As has been illustrated, migration is treated as a security threat because, in many respects, it is a phenomenon that does pose legitimate security threats. Actors can deliberately ‘place’ migrants in other states in order to cause problems, and equally migrants—like any other citizen—can choose to cause security problems of their own in support of an actor independent of the host state. In spite of this, enhanced securitization, border control, and “othering” scapegoat tactics have dominated the ineffective policy initiatives that have been implemented in response to the rise in migration. Rather, although this upcoming prognosis would force elites to be accountable for their actions regarding migration security, desecuritizing strategies that rely upon publicizing statistics that “convince natives that migrants are not dangerous” should be sought after (Echavarria 2010: 4). Obviously it is not feasible to eliminate the human disposition to categorize people into groups of “us” and “them”, but instilling the awareness that such fears of migrants are unfounded can only minimize the security threat of migration.

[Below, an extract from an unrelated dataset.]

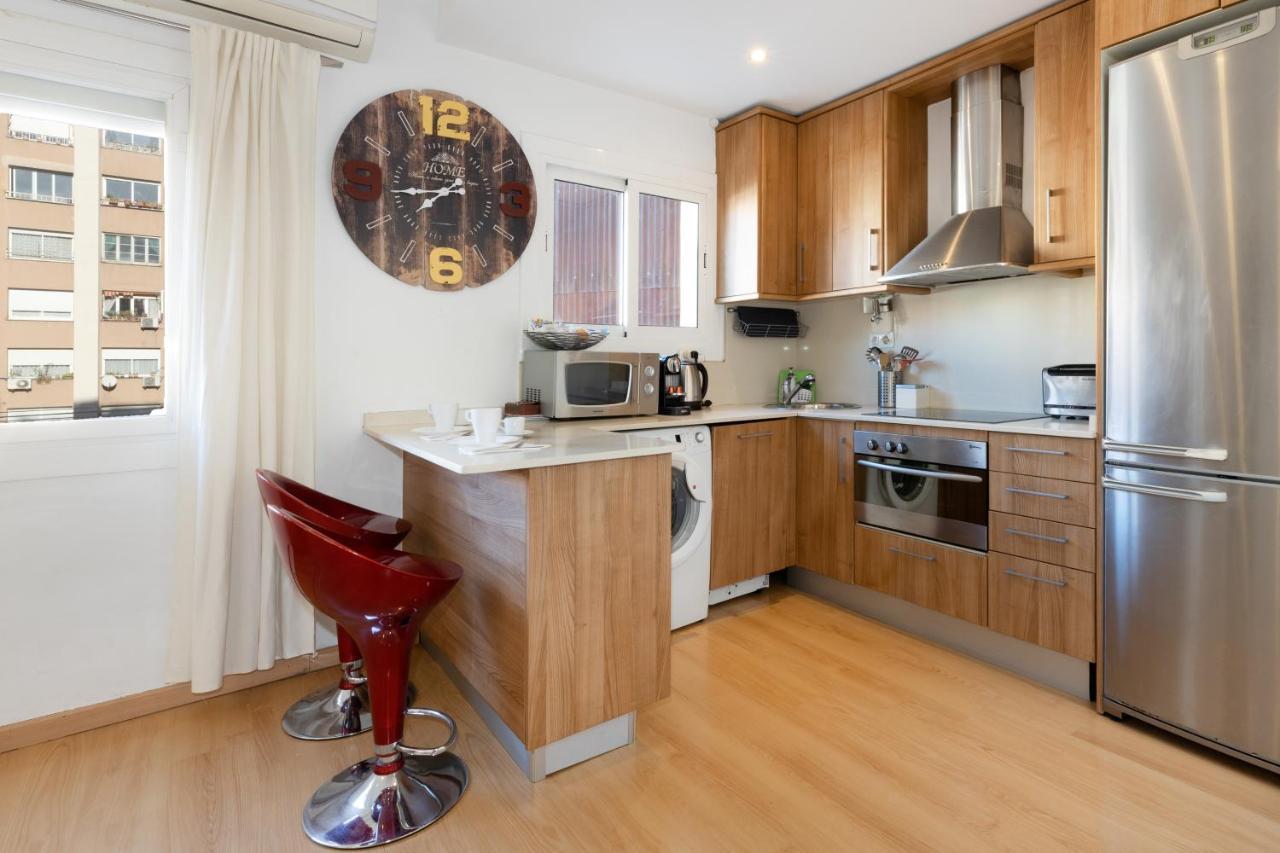 Cute Apartment In Sants Station With Hbo & Alexa & Ac Barcelona Exteriör bild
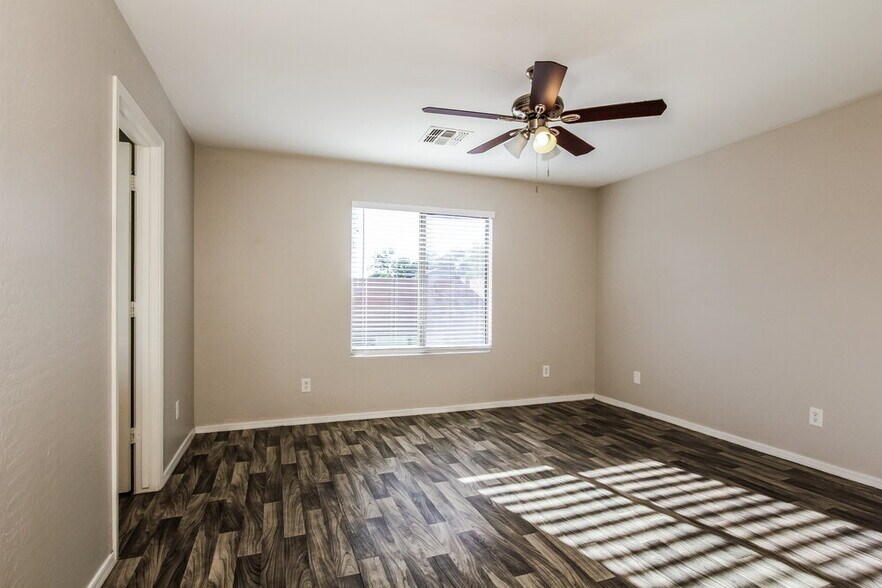 Building Photo - 12417 W Mandalay Ln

Lastly, international cooperation between states should be effectively utilized whenever possible, and “agreements that combine migration policy with trade and development programs” such as The Cotonou Agreement whose aim is to promote sustainable development between Africa, the Carribean, and the Pacific have begun to surface (Kicinger 2004: 5). Australia also serves as a model example as their bilateral approach has a “focus on education and development [in countries migrants are coming from]” and “promotes regional dialogue and partnerships” (Koser 2005: 13-7). Since the trend is for migrants to migrate from undeveloped to developed lands, it follows that confronting the potential security threat of migration begins with cooperating to develop its source: the home country. And once the migrant is at the host’s doorstep, it is sensible for that government to treat the migrant with moderation; indeed, migrants can be a security threat, but only marginally moreso than a multitude of threats that would not have been deemed ‘threats’ prior to the contemporary state of such interconnectedness.